From October 2018 to September 2022, 126 patients were randomized; 101 were evaluable (dexamethasone: 49, placebo: 52). The median age was 46.5 years, and 67% were female. Metastatic breast cancer (28%) and lung cancer (16%) were the most common diagnoses. There were no significant differences between the arms in mean SAFE scores at 6 or 12 weeks. At 12 weeks, patients in the placebo arm reported better role functioning on the FA-12 (P = 0.02). In the EORTC QLQ-C30, the dexamethasone arm had more constipation at 6 weeks (P = 0.03) and 12 weeks (P = 0.01), and greater social sequelae at 12 weeks (P = 0.048). No significant differences in adverse events were observed between the arms.

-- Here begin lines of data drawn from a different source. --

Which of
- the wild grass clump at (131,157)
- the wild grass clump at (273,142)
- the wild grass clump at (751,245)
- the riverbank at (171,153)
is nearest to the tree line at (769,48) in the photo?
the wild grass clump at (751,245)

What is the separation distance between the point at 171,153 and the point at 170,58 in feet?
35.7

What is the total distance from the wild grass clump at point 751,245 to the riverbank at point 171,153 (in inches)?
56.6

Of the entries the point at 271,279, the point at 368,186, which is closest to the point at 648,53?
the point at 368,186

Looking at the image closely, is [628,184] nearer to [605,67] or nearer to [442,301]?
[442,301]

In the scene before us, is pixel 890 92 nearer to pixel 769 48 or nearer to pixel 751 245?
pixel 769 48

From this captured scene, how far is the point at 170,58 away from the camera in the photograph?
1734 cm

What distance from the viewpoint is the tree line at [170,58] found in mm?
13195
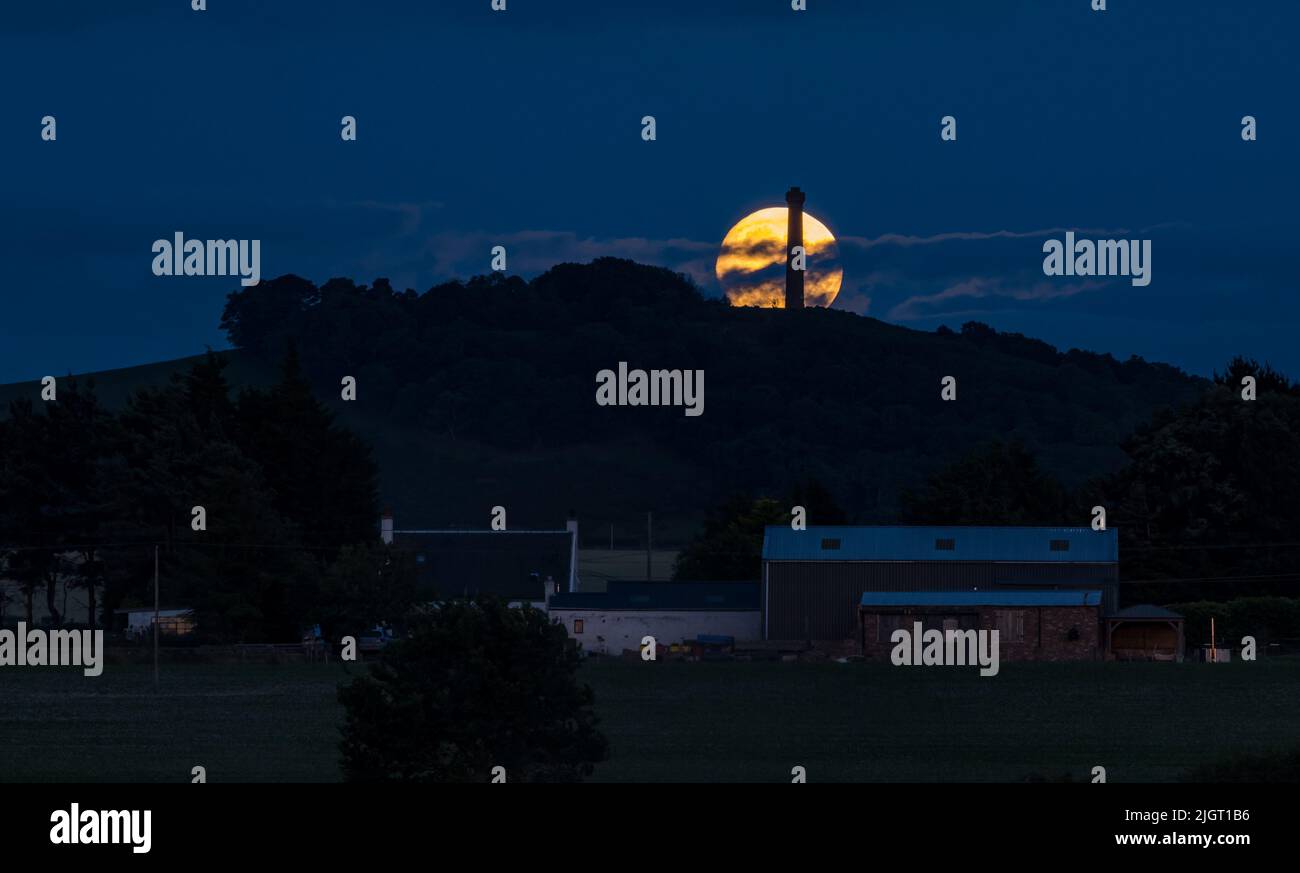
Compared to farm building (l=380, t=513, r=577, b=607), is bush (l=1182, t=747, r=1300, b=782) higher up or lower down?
lower down

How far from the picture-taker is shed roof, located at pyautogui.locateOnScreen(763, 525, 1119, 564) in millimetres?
97750

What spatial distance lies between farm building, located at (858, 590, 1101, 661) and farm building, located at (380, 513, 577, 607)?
118 feet

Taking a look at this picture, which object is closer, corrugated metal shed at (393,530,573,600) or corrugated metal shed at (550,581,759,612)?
corrugated metal shed at (550,581,759,612)

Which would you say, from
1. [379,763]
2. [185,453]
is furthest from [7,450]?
[379,763]

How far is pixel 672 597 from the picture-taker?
4055 inches

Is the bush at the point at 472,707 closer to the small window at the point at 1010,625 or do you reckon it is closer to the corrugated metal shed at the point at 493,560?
the small window at the point at 1010,625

Dexamethasone did not significantly reduce cancer-associated fatigue or improve QOL in patients receiving palliative chemotherapy. The findings highlight the need to explore alternative, more effective interventions for managing fatigue in this population.
CTRI/2018/08/015222, date: 07/08/2018.
癌症相关疲劳是接受姑息化疗患者中普遍存在且令人痛苦的症状。虽然短期使用类固醇已被用于缓解疲劳,但其长期疗效和安全性仍不明确。
这项III期开放标签、安慰剂对照随机试验评估了地塞米松(4毫克,每日一次,共12周)与安慰剂(每日一次,共12周)对接受姑息化疗的实体恶性肿瘤患者的疗效和安全性。使用疲劳程度的符号评估(SAFE)和欧洲癌症研究与治疗组织疲劳量表(EORTC FA - 12)评估疲劳,在基线、6周和12周时使用欧洲癌症研究与治疗组织QLQ - C30量表测量生活质量(QOL)。
从2018年10月至2022年9月,126名患者被随机分组;101名患者可评估(地塞米松组:49名,安慰剂组:52名)。中位年龄为46.5岁,67%为女性。转移性乳腺癌(28%)和肺癌(16%)是最常见的诊断。在6周或12周时,两组的平均SAFE评分无显著差异。在12周时,安慰剂组患者在FA - 12量表上的角色功能表现更好(P = 0.02)。在EORTC QLQ - C30量表中,地塞米松组在6周(P = 0.03)和12周(P = 0.01)时便秘更多,在12周时社会后遗症更严重(P = 0.048)。两组之间不良事件无显著差异。
地塞米松在接受姑息化疗的患者中并未显著降低癌症相关疲劳或改善生活质量。研究结果凸显了探索替代的、更有效干预措施来管理该人群疲劳的必要性。
CTRI/2018/08/015222,日期:2018年8月7日。